Ansible roles for managing container infrastructure

There are official Ansible modules for various OpenStack projects like Nova, Heat, Keystone, etc. However, Magnum currently does not have one, especially those that concern creating, updating and managing container infrastructure inventory. Magnum currently lacks certain useful features possible indirectly through Nova API like attaching multiple network interfaces to each node in the cluster that it creates. The ability to generate and reuse an existing cluster inventory is further necessitated by a specific requirement of this project to mount GlusterFS volumes to each node in the container infrastructure cluster.

In order to lay the foundation for performing preliminary data consumption tests for the Square Kilometre Array's (SKA) Performance Prototype Platform (P3), we needed to attach each node in the container infrastructure cluster to multiple high speed network interfaces:

10G Ethernet

25G High Throughput Ethernet

100G Infiniband

We have submitted a blueprint to support multiple networks using Magnum API since Nova already allows multiple network interfaces to be attached. In the meantime, we wrote an Ansible role to drive Magnum and generate an Ansible inventory from the cluster deployment. Using this inventory, further playbooks apply our enhancements to the deployment.
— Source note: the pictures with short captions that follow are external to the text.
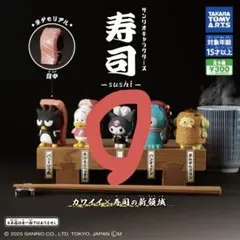 サンリオキャラクターズ 寿司-sushi-2 クロミ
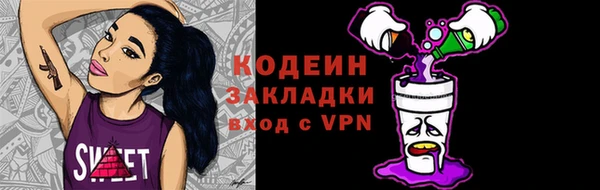 spice Абаза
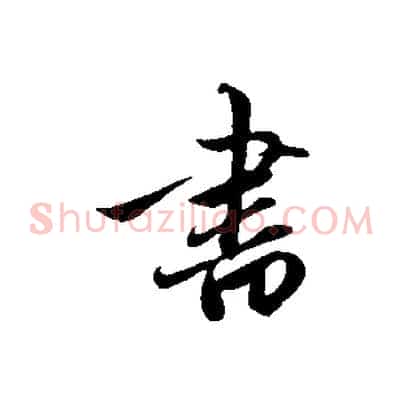 書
The role allows us to declare specification of container infrastructure required including a variable that is a list of networks to attach to cluster nodes. A bespoke ansible module os_container_infra creates/updates/deletes cluster as specified using python-magnumclient. Another module called os_stack_facts then gathers facts about container infrastructure using python-heatclient allowing us to generate an inventory of the cluster. Finally, a module called os_server_interface uses python-novaclient to attach each node in the container infrastructure cluster to additional network interfaces declared in the specifications.

We make use of the recently announced openstacksdk Python module for talking to OpenStack which was conceived with an aim to assimilate shade and os_client_config projects which have been performing similar functions under separate umbrellas. We enjoyed the experience of using openstacksdk API that is largely consistent with the parent projects. Ansible plans to eventually transition to openstacksdk but they do not currently have specific plans to support plugin libraries like python-magnumclient, python-heatclient and python-novaclient which provide wider coverage in terms of the range of interaction with their API compared to openstacksdk, which only offers a set of common-denominators across various OpenStack cloud platforms.

With Magnum playing an increasing more important role in the OpenStack ecosystem by allowing users to create and manage container orchestration engines like Kubernetes, we expect this role will make lives easier for those of us who regularly use Ansible to manage complex and large scale HPC infrastructure.